# Impudicus digitus



## aefrizzo

*B.* *Transf.*: “digitus,” i. e. _the middle finger_, *Mart. 6, 70, 5*:

While checking out on the L&S the respective prevalence of words like *im/in*pudens,* im/in*probus, *im/in*pudicus etc.., I found the above line. Is it really so old a gesture or have I to blame my dirty mind?


----------



## exgerman

It's really that old. After all, the gesture is not arbitrary, but used to indicate a real activity --- one in which people engaged even way back then.

I understand that there is a similar gesture in Italian that uses the entire forearm.


----------



## wandle

This entry in L&S gives as names for the middle finger _*medius*_ and _*infamis*_ as well as _*impudicus*_.


----------



## aefrizzo

*Grazie, ragazzi.*
I used to look at this gesture as something imported through A/E movies  and TV, now it turns up to be "civis romanus".


exgerman said:


> I understand that there is a similar gesture in Italian that uses the entire forearm.

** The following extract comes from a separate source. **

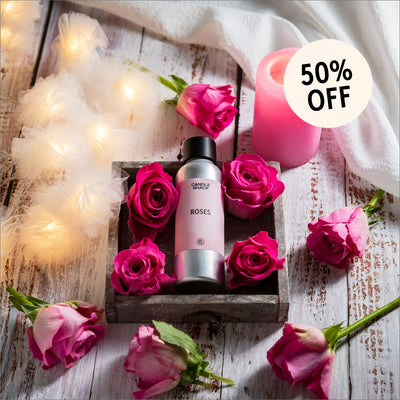 Huile parfumée à la rose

I am much more familiar with this "gesto dell'ombrello". I wonder whether it has too a latin "noble" translation.


----------



## wtrmute

There is an epigram by Martial (6, 70) where his subject "... _ostendit digitum sed impudicum..._" towards his doctors.  So yes, the gesture is really that old.

Source: http://penelope.uchicago.edu/Thayer/E/Journals/CJ/47/2/Roman_Elementary_Mathematics*.html


----------



## aefrizzo

wtrmute said:


> Source: http://penelope.uchicago.edu/Thayer/E/Journals/CJ/47/2/Roman_Elementary_Mathematics*.html



A Brave New (for me) World. Thanks.


----------



## giginho

Ave!

digitus impudicus is older than Rome; it comes from Greece (not Varoufakis, of course!) where it was called: καταπῡ́γων. If you can understand Italian, you can check this out


----------



## aefrizzo

Grazie, Giginho.
Fortunately your link is easy to read in several languages, english included.


----------